Some of those who served with Newsom on the commission see a clear parallel between his move then and now.

“The political calculus seems to be very parallel, very similar,” said Craig Reinarman, a professor emeritus of sociology at UC Santa Cruz who has written about drug policy for more than four decades.

But there are major differences. Unlike cannabis, which millions of Californians have consumed, there isn’t a built-in audience of political supporters for granting legal cover for supervised opioid use.

And Newsom’s decision to OK these safe sites would affect thousands of users in California, not millions, said Keith Humphreys, a Stanford University psychiatry professor who was a member of Newsom’s blue ribbon cannabis commission.

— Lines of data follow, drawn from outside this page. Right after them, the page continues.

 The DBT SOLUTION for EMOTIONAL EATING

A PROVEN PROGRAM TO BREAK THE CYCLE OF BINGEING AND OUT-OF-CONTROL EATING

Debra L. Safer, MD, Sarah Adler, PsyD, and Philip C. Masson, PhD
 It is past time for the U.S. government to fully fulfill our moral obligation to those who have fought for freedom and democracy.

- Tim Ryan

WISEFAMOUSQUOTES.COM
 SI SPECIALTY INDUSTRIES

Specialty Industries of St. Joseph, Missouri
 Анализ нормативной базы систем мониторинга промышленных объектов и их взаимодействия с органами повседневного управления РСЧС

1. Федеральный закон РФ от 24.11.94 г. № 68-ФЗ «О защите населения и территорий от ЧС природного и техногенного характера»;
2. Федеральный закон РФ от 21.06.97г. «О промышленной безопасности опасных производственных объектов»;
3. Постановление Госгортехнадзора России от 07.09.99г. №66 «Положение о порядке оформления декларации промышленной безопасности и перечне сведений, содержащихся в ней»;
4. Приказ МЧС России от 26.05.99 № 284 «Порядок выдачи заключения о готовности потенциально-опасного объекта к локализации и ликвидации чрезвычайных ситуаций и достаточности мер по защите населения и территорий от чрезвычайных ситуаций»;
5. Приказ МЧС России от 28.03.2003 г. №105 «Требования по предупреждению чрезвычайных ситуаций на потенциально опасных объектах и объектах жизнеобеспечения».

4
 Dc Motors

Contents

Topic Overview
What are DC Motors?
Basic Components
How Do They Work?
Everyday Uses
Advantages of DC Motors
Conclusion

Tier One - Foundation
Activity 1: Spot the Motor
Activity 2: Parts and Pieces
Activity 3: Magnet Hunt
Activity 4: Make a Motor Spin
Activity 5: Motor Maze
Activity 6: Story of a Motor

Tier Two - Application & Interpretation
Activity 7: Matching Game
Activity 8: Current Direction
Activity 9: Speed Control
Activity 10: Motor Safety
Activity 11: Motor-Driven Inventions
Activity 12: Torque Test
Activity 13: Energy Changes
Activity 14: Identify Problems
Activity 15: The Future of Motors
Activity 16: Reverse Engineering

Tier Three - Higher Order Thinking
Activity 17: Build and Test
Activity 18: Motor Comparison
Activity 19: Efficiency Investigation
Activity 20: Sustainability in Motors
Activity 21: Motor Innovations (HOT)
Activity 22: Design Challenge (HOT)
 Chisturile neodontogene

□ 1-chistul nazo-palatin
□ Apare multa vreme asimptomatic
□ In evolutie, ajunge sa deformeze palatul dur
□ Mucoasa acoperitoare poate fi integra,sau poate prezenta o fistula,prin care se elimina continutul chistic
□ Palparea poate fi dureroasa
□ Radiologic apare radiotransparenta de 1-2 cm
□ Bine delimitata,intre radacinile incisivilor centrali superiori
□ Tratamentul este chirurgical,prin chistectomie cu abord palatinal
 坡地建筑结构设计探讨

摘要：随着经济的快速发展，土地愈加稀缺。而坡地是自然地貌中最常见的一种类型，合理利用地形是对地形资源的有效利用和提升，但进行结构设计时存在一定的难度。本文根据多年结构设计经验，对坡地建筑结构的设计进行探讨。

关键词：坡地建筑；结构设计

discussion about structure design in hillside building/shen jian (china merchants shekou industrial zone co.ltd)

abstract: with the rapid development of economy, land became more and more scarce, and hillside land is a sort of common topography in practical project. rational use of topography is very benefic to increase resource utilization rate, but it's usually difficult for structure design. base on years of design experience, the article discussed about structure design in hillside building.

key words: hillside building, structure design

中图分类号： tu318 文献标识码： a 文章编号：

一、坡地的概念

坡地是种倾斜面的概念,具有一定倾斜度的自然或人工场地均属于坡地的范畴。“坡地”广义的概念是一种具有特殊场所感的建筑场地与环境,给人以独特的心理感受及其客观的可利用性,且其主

Humphreys didn’t know what a study of supervised drug-use sites would turn up that isn’t already out there. As state Sen. Scott Wiener, who authored the bill Newsom vetoed, told me a few weeks ago, “I don’t need a blue ribbon panel, because we have 30 years of evidence, including peer-reviewed studies, about these sites and their effectiveness.”

But the sheer passage of time may be a factor, said Humphreys, a former senior policy advisor on the White House Office of National Drug Control Policy. “Maybe politically people get more comfortable” with the supervised drug consumption model, he said. “But they could also get more pissed off, if that’s possible.”

Politically, the risks are higher for Newsom now than when he led the cannabis movement. Newsom has a bigger national image now as the leader of the world’s fifth-largest economy than when he occupied the near-invisible role of lieutenant governor during the pro-weed campaign. In recent months, he’s taken on a self-styled role as the bare-knuckled defender of Democratic values, attacking popular red state governors like Ron DeSantis of Florida.

Moreover, Newsom may take some blame in the eyes of the public for the continuing carnage of the drug epidemic, which might be lessened with the pilot program. In July, 43 people died from drug overdoses in San Francisco, bringing the citywide 2022 total to 346 deaths.

Reinarman, the drug policy expert — who advocated for similar drug-use sites nearly forty years ago — said he agreed with Wiener on their effectiveness. But he said he also understood that the public’s political will is not quite up to speed with the prevailing science. That is where the fight is now.

“It’s a very compelling case for (supervised drug consumption sites),” Reinarman said. “But to prove it in an election year, especially if you have any national aspirations, and especially with what happened to (former San Francisco District Attorney) Chesa Boudin when he got recalled, this would be a club with which his opponents would pummel him.”